The system prompt instructs the coach to append a <plan_item> JSON block to any response where it prescribes exercises
The backend extracts this block from the response using regex (<plan_item>...</plan_item>)
The JSON is parsed and a PlanItem record is created in the database
The <plan_item> block is stripped from the visible chat message (the athlete never sees it)
The API response includes a plan_item reference so the iOS app can badge the Plan tab

System prompt addition (appended to existing prompt):

When you suggest exercises, include a <plan_item> JSON block at the end of your response with:
- title, subtitle, coach_note, time, estimated_duration_min
- exercises array with name, sets, reps, rest, muscle_group per exercise
The athlete never sees this block. Only emit it when prescribing specific exercises.

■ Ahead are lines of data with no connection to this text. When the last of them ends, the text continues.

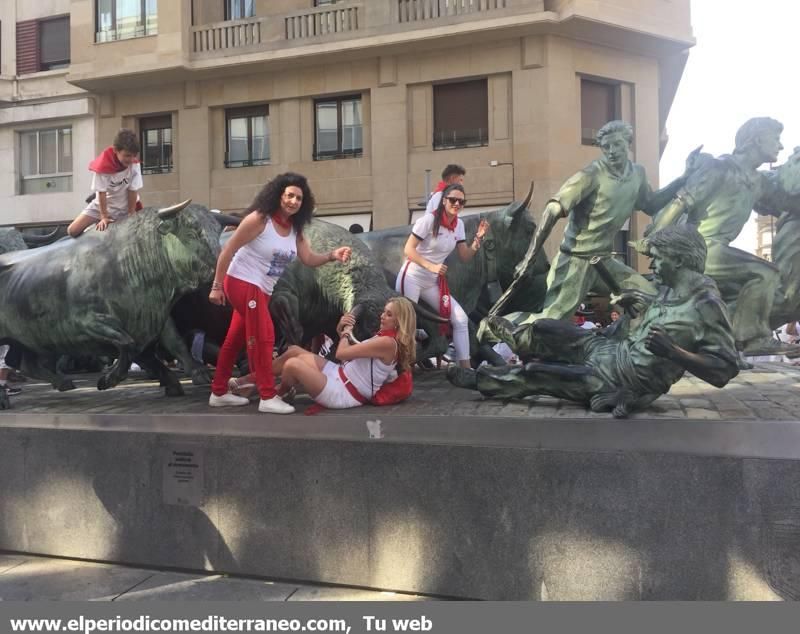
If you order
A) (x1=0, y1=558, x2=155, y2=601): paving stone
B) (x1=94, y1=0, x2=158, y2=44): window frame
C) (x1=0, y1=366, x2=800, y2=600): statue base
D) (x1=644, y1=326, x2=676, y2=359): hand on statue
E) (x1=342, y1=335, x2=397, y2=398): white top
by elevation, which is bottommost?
(x1=0, y1=558, x2=155, y2=601): paving stone

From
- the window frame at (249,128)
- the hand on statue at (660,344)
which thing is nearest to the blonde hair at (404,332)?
the hand on statue at (660,344)

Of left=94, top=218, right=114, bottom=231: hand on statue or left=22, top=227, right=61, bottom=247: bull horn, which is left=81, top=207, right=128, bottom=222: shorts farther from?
left=22, top=227, right=61, bottom=247: bull horn

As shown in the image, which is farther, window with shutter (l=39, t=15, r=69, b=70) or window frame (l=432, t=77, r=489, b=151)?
window with shutter (l=39, t=15, r=69, b=70)

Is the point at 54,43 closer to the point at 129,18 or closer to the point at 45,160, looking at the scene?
the point at 129,18

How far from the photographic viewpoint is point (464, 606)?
343 centimetres

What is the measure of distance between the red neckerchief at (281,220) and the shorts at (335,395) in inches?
38.1

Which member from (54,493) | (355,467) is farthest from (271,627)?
(54,493)

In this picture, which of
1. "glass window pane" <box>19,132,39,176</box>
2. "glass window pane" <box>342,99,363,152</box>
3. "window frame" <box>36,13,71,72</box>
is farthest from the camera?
"window frame" <box>36,13,71,72</box>

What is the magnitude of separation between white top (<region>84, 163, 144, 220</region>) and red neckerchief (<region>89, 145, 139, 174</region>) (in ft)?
0.11

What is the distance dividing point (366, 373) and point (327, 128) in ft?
52.1

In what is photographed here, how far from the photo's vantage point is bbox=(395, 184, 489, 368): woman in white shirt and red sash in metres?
5.35

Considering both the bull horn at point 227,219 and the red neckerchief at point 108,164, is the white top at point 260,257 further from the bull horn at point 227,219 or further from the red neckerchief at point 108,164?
the red neckerchief at point 108,164

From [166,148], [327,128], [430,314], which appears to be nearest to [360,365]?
[430,314]

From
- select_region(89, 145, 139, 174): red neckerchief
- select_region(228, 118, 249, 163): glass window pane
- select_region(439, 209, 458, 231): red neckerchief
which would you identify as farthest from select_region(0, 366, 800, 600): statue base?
select_region(228, 118, 249, 163): glass window pane
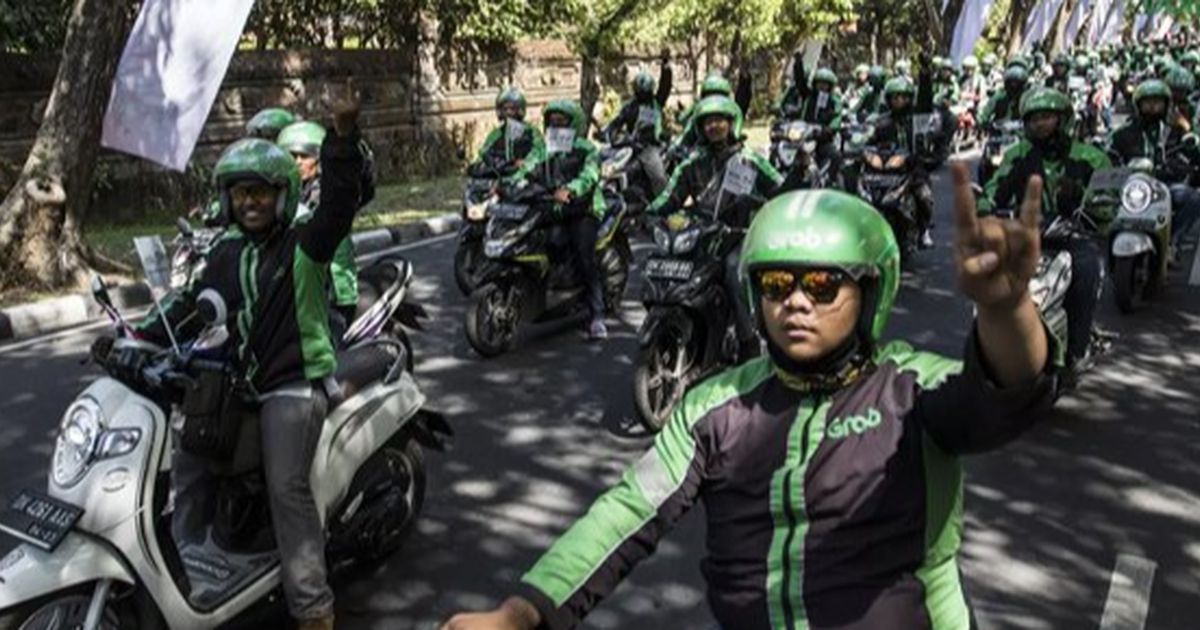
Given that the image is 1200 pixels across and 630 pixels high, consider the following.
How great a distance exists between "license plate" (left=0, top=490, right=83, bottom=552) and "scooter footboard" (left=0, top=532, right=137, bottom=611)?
Answer: 0.10 ft

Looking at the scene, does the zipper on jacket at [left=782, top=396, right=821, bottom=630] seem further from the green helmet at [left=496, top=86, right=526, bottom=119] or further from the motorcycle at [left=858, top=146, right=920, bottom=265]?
the motorcycle at [left=858, top=146, right=920, bottom=265]

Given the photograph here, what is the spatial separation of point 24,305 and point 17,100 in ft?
16.3

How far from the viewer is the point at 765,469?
2262 mm

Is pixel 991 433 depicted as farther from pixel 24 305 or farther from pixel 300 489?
pixel 24 305

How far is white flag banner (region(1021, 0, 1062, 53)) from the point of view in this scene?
104 feet

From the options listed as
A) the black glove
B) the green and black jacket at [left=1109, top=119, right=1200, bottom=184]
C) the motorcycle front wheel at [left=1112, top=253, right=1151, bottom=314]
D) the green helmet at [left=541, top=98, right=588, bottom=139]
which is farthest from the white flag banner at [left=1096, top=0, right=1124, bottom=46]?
the black glove

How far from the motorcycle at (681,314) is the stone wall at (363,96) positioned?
855cm

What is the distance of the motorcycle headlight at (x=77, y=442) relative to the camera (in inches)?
131

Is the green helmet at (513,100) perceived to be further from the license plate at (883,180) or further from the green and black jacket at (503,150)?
the license plate at (883,180)

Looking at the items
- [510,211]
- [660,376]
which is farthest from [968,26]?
[660,376]

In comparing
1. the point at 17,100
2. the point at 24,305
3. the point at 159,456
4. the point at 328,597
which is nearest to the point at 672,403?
the point at 328,597

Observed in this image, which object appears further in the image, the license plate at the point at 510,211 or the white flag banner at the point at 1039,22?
the white flag banner at the point at 1039,22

Extraction code: _extract_plan_item() in agent.py uses re.compile(r"<plan_item>\s*(\{.*?\})\s*</plan_item>", re.DOTALL) to find and parse the block. Handles malformed JSON gracefully (strips the block, doesn’t create a plan item).

Agent response now includes:

{
  "user_message": {...},
  "agent_message": {...},
  "plan_item": {
    "id": "plan_2",
    "type": "coach_suggestion",
    "title": "PM Session: Pull + Mobility"
  }
}

See P247-Plan-Tab-iOS-Brief.md for the full Plan tab iOS implementation spec and P247-Backend-API-Development-Brief.md section 3.15 for all Plan endpoints.